As always, the devil is in the details, and procedure and requirements will be outlined only by January 31, 2011. One important point for many biotechs is orphan drugs. The first draft of the bill did not mention them so that they, too, would have been subject to cost-benefit analysis – although they are, by definition, “soloists” as orphan designation is only granted if there is a huge unmet medical need. G-BA stated in an official written comment about the bill dated September 22, 2010, that it opposed any exemptions for orphan drugs. It states that these drugs are granted orphan status solely based on the rareness of a disease, not on missing therapeutic options. “Therefore, approval as ‘orphan drug’ is often granted solely based on surrogate parameters without any reference to patient-relevant benefit,” it states. As examples for orphan drugs without any benefit in terms of patient survival the document mentions Nexavar sorafenib for renal cell carcinoma as well as Volibris ambrisentan, Tracleer bosentan, inhalable Ventavis iloprost, Revatio sildenafil and Thelin sitaxentan for pulmonary hypertension.

In response, BIO Deutschland, the German biotech industry organization  pointed out that orphan drug status in the EU is only granted if, among others, there is “no satisfactory method of diagnosis, prevention or treatment of the condition concerned … authorised, or, if such method exists, the medicinal product will be of significant benefit to those affected by the condition.” BIO Deutschland therefore proposed to except orphan drugs from additional, national benefit appraisals.

The German parliament now decided to except orphan drugs from an additional benefit analysis, provided they do not exceed sales of EUR50 million per year within Germany’s statutory health care system. According to BIO Deutschland, this figure equates to about EUR33 million in net sales.

Impact on clinical trials?

The main question for the design of future clinical trials will be how to demonstrate not only safety and efficacy, but also additional benefit as compared to existing treatments. Evidence-based medicine heavily relies on the evaluation of  long-term patient outcome and comparison studies – but how can a company provide these data at the date of approval? The bill vaguely raises the possibility that G-BA and/or IQWiG may demand additional studies.

The new legislation will also oblige companies to disclose to the authorities the results of all confirmatory clinical trials conducted with the drug, six months after approval at the latest. Publishing can be done in the internet or via linking to a publication, either in German or English language. Publications need to follow GCP-rules and will have to list all results as well as all changes in the study plan, halts, or abortion of trials. In the first draft of the bill it was demanded that companies publish these results.

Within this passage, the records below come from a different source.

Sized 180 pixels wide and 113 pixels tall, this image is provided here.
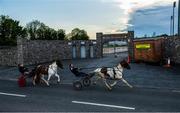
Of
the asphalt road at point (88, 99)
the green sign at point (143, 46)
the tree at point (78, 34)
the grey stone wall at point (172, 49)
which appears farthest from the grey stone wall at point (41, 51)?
the tree at point (78, 34)

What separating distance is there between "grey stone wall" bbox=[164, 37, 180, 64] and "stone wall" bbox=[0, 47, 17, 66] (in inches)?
645

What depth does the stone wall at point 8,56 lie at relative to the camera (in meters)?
36.8

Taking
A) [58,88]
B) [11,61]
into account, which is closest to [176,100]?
[58,88]

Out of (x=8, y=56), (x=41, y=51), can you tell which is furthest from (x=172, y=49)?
(x=8, y=56)

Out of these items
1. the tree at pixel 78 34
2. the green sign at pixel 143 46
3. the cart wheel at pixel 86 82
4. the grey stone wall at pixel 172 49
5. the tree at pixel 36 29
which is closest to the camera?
the cart wheel at pixel 86 82

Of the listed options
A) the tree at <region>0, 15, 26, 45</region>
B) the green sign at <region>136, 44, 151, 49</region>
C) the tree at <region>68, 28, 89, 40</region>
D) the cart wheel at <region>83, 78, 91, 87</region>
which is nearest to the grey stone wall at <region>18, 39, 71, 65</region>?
the green sign at <region>136, 44, 151, 49</region>

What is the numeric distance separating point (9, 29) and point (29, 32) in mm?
12515

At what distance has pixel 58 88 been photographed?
62.9 feet

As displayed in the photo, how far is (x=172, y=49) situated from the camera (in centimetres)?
3531

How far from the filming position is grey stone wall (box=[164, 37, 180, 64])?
34.5 m

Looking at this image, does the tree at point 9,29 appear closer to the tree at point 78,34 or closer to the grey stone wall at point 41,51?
the grey stone wall at point 41,51

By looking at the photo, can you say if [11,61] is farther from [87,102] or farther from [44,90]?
[87,102]

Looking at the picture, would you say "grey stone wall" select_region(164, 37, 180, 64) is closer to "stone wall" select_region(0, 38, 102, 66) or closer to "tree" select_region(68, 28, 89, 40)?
"stone wall" select_region(0, 38, 102, 66)

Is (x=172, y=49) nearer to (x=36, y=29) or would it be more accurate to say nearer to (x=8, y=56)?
(x=8, y=56)
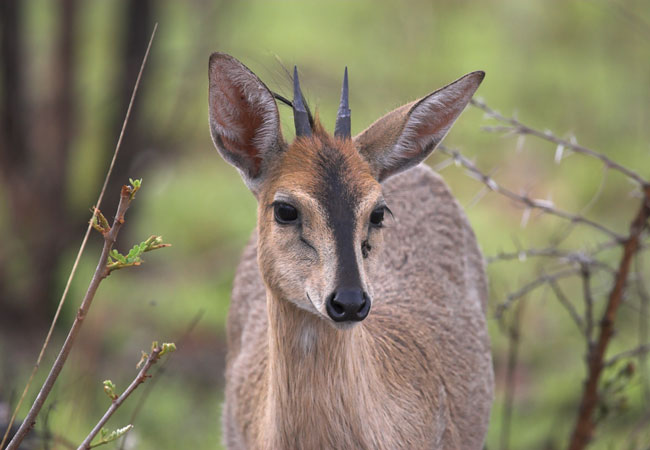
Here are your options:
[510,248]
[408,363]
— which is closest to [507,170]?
[510,248]

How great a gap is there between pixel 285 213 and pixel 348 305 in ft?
1.78

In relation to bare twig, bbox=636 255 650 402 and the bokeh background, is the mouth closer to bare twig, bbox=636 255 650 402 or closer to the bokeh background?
the bokeh background

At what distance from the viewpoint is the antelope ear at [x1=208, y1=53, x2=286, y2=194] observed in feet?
12.1

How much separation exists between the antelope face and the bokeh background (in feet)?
2.36

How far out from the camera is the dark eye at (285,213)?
11.7 feet

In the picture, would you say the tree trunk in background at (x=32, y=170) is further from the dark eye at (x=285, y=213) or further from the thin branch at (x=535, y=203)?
the dark eye at (x=285, y=213)

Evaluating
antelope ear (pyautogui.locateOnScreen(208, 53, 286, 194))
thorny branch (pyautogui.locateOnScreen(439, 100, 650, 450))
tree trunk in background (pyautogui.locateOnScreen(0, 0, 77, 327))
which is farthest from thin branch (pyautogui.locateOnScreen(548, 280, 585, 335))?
tree trunk in background (pyautogui.locateOnScreen(0, 0, 77, 327))

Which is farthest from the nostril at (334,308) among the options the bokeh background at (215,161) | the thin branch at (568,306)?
the thin branch at (568,306)

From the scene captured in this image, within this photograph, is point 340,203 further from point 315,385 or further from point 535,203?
point 535,203

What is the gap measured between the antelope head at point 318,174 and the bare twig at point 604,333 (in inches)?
54.2

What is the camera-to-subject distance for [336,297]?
325 cm

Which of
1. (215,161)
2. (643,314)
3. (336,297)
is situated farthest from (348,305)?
(215,161)

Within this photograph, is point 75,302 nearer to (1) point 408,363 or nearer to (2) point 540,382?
(2) point 540,382

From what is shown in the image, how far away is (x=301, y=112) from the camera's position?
3.83 m
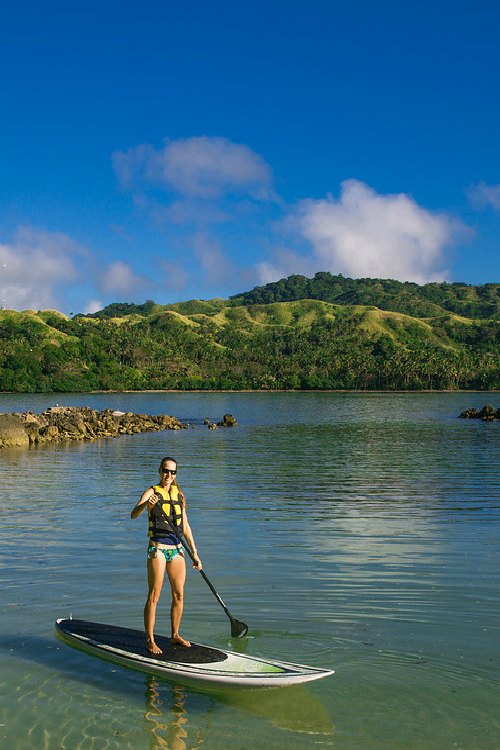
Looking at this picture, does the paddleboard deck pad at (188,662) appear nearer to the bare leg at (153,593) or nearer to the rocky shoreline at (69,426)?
the bare leg at (153,593)

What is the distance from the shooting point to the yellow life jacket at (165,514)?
34.4ft

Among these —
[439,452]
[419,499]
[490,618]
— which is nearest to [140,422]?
[439,452]

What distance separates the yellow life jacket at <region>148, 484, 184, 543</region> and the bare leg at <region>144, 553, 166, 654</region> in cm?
37

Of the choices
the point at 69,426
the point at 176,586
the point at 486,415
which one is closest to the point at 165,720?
the point at 176,586

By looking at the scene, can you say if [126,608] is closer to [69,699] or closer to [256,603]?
[256,603]

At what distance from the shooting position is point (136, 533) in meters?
20.1

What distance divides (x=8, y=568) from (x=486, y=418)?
7687 cm

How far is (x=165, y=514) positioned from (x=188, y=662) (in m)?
1.85

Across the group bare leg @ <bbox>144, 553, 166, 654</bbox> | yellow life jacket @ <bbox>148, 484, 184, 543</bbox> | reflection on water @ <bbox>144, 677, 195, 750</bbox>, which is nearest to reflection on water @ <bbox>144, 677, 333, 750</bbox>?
reflection on water @ <bbox>144, 677, 195, 750</bbox>

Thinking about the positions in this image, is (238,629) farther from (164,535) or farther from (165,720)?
(165,720)

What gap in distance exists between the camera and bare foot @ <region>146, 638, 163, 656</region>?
10.5m

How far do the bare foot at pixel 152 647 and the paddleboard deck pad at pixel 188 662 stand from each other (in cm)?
5

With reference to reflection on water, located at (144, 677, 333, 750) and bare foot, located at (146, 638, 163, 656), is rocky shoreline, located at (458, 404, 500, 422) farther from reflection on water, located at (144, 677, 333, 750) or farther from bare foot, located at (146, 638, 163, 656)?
reflection on water, located at (144, 677, 333, 750)

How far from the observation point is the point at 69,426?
200 ft
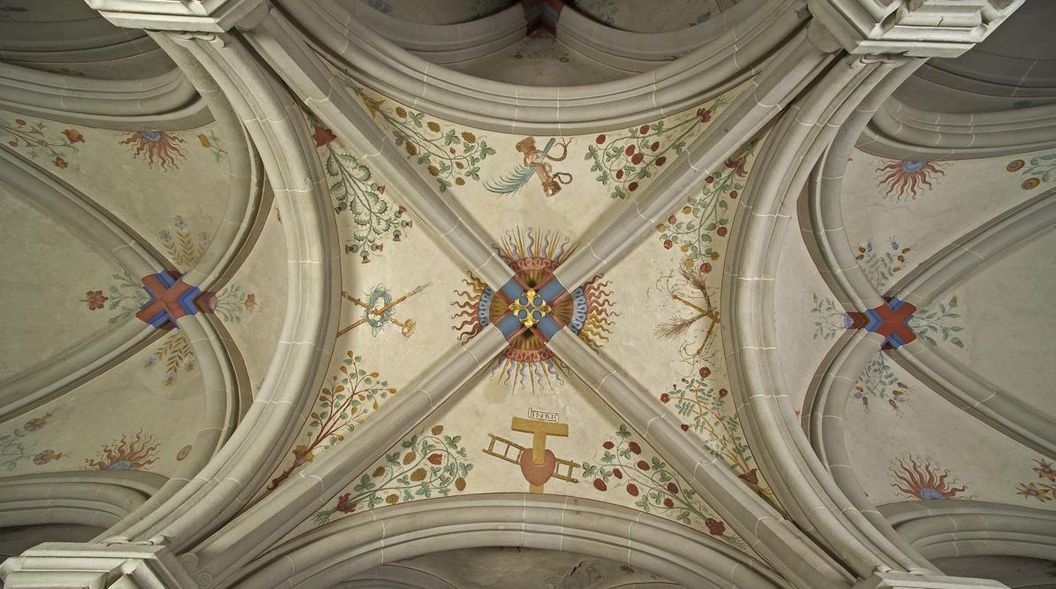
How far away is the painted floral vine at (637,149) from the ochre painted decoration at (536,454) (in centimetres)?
208

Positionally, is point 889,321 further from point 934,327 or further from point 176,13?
point 176,13

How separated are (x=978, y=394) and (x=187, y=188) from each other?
7314mm

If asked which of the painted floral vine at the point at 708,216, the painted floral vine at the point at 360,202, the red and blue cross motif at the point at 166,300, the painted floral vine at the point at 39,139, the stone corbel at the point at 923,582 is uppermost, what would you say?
the painted floral vine at the point at 39,139

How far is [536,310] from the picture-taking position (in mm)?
5672

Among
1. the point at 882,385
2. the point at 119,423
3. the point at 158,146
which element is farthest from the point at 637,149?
the point at 119,423

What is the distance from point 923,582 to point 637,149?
3.61 meters

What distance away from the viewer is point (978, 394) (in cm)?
596

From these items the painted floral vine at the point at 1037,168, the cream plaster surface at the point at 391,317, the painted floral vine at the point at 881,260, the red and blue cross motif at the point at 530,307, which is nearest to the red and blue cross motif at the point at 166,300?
the cream plaster surface at the point at 391,317

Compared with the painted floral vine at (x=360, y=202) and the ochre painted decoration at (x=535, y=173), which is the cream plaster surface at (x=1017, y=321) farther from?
the painted floral vine at (x=360, y=202)

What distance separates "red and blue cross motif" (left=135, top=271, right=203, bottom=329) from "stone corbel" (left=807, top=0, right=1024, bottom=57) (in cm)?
545

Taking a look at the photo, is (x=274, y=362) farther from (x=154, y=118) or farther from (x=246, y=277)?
(x=154, y=118)

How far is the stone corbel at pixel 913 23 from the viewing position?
325 cm

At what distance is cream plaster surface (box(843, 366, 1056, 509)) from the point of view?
219 inches

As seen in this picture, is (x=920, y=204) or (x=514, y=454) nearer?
(x=514, y=454)
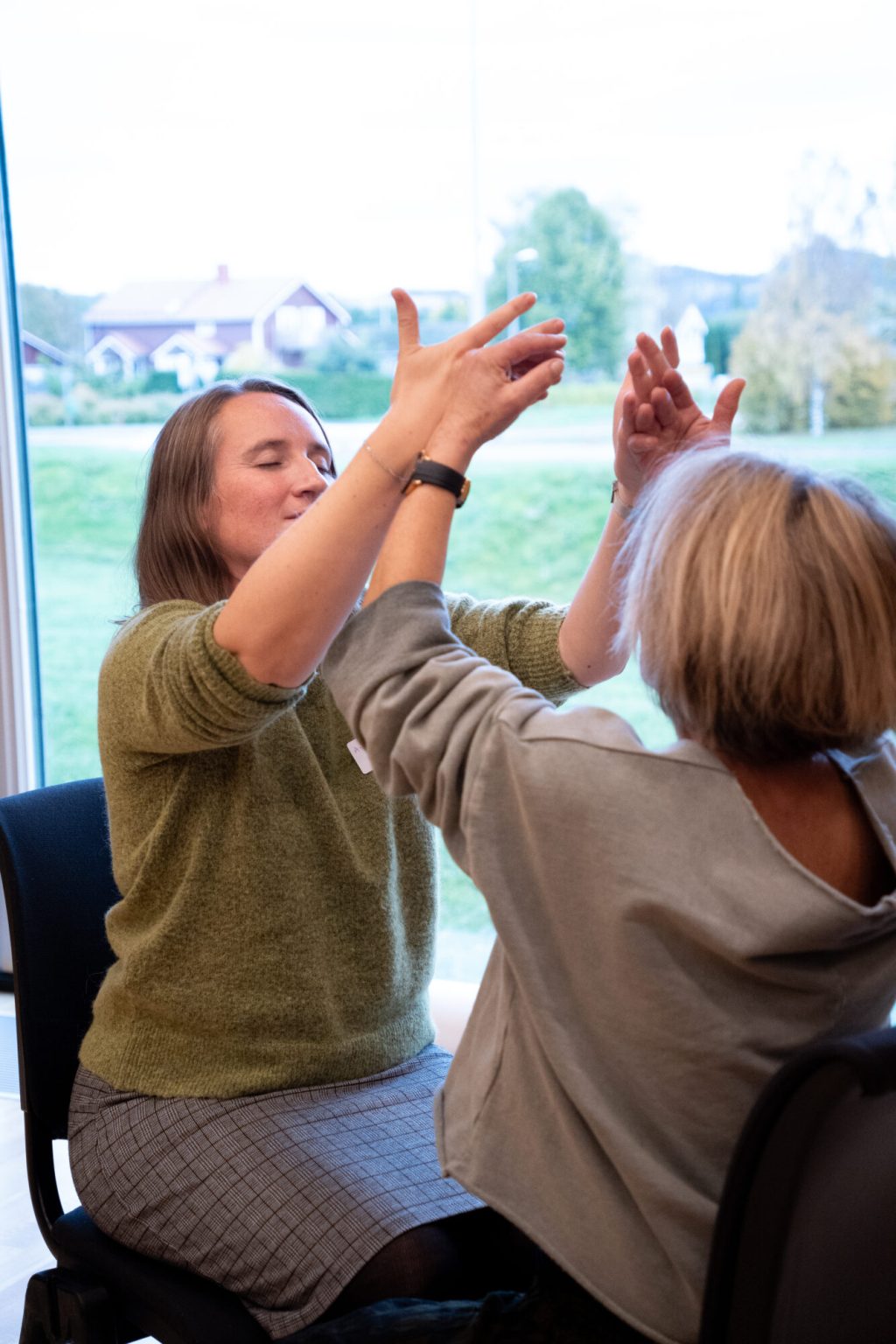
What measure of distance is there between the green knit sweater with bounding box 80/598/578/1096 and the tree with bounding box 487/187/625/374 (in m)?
1.53

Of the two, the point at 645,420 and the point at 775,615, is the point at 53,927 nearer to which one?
the point at 645,420

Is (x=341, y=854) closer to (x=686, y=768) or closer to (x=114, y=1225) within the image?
(x=114, y=1225)

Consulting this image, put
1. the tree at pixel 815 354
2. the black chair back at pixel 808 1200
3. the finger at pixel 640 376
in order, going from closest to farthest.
Result: 1. the black chair back at pixel 808 1200
2. the finger at pixel 640 376
3. the tree at pixel 815 354

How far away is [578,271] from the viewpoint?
2.80 metres

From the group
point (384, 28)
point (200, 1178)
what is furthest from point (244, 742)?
point (384, 28)

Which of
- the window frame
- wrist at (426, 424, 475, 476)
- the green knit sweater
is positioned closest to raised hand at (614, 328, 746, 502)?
wrist at (426, 424, 475, 476)

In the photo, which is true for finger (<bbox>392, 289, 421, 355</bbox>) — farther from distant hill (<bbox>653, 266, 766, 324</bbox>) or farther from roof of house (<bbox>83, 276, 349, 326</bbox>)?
roof of house (<bbox>83, 276, 349, 326</bbox>)

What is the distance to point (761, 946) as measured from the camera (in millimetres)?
924

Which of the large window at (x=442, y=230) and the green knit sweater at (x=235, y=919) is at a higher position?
the large window at (x=442, y=230)

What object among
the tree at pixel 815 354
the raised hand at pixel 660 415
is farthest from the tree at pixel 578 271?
the raised hand at pixel 660 415

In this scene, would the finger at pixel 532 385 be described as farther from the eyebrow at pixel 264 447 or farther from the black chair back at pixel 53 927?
the black chair back at pixel 53 927

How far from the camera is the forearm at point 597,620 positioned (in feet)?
4.93

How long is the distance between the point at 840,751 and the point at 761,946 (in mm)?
196

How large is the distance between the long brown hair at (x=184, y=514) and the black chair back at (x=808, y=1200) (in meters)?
0.96
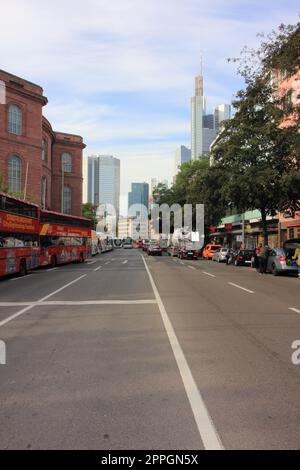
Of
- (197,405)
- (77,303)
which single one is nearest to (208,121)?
(77,303)

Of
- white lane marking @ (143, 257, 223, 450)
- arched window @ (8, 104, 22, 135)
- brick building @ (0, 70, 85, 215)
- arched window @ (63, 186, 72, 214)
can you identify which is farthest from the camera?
arched window @ (63, 186, 72, 214)

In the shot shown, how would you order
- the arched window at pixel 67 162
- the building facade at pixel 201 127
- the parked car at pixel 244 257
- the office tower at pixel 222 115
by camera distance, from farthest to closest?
the building facade at pixel 201 127 → the arched window at pixel 67 162 → the parked car at pixel 244 257 → the office tower at pixel 222 115

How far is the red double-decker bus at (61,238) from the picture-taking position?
28.1m

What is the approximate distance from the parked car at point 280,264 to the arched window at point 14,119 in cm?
4021

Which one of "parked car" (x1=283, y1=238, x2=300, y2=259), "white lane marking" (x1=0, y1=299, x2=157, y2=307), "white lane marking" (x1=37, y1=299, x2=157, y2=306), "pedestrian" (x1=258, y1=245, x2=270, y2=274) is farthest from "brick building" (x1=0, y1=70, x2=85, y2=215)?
"white lane marking" (x1=37, y1=299, x2=157, y2=306)

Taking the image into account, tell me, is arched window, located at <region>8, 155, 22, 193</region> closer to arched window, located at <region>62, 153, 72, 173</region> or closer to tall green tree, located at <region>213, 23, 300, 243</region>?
arched window, located at <region>62, 153, 72, 173</region>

As a result of the new law, companies will have to make sure that they can start marketing their products as soon as they obtain approval in Germany in order to generate high revenue in the first 12 months of commercialization, when they are still free to set the price. After one year, the price will be capped, regardless of whether the drug is assessed as providing additional benefit to patients or not – the only difference is how much the price will be reduced. On a broader scale, the law will not only reduce the prices for innovative drugs in Germany, as Germany today is a reference country for most European states and therefore first-choice market for many biopharmaceutical companies introducing new drugs.